_What is asked_
Reproduce all of the records below word for word, leaving out the pictures.

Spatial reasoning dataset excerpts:
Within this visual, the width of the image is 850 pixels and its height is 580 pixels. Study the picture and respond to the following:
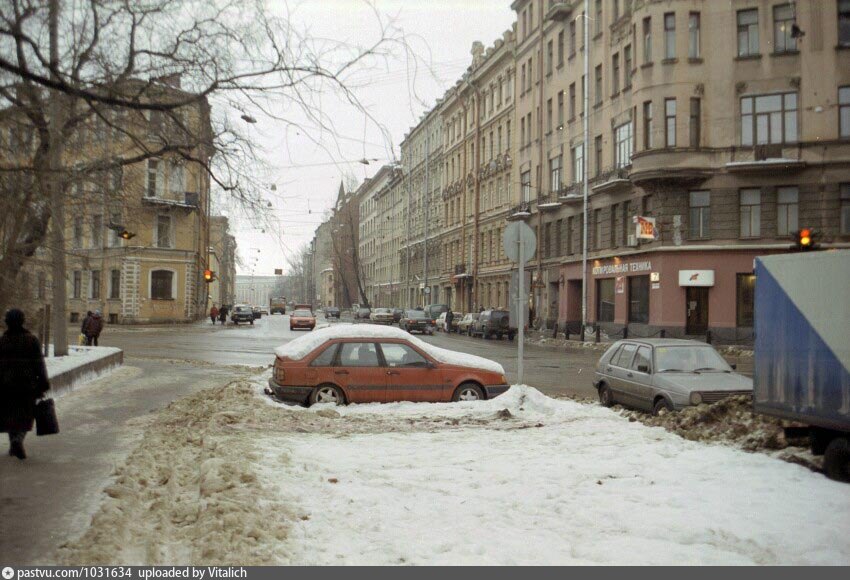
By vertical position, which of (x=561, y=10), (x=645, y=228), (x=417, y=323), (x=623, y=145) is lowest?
(x=417, y=323)

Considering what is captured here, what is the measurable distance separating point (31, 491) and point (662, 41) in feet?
118

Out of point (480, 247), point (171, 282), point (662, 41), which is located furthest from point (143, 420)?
point (480, 247)

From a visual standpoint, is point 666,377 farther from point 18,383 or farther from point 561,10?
point 561,10

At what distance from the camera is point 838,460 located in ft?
24.2

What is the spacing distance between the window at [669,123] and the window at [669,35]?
2284 millimetres

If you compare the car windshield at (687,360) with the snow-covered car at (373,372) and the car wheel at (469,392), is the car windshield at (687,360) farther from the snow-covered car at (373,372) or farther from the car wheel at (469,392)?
the car wheel at (469,392)

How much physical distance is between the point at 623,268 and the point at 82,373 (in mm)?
29347

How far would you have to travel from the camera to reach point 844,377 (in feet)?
23.9

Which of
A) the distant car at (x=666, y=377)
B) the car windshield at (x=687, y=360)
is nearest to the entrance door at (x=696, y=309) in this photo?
the distant car at (x=666, y=377)

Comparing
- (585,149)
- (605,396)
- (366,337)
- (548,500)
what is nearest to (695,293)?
(585,149)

_Correct output_
Within this visual, the width of the image is 850 pixels and its height is 580 pixels. Study the picture and respond to the following:
By vertical position, which of (x=561, y=10), (x=645, y=228), (x=417, y=323), (x=623, y=145) is lowest?
(x=417, y=323)

Considering what is captured here, what is the measurable distance separating point (31, 491) and point (662, 41) in feet?
118

Out of point (480, 247), point (171, 282), point (662, 41), which is located furthest from point (143, 420)?
point (480, 247)

From a visual standpoint, is point 666,377 farther from point 18,383 or farther from point 561,10?
point 561,10

At what distance from the camera is point 838,460 located in ft?
24.2

What is the spacing distance between the window at [669,123] and the window at [669,35]?
2284 millimetres

If you compare the car windshield at (687,360) with the snow-covered car at (373,372) and the car wheel at (469,392), is the car windshield at (687,360) farther from the snow-covered car at (373,372) or farther from the car wheel at (469,392)?
the car wheel at (469,392)

How much physical distance is between the point at 623,268 and the point at 82,373 (in mm)?
29347

How far would you have to travel from the camera to reach point 844,377 (in feet)?
23.9

Which of
A) the distant car at (x=666, y=377)
B) the car windshield at (x=687, y=360)
is nearest to the entrance door at (x=696, y=309) in this photo?
the distant car at (x=666, y=377)

Comparing
- (585,149)
- (605,396)
- (366,337)
- (548,500)
what is nearest to (695,293)?
(585,149)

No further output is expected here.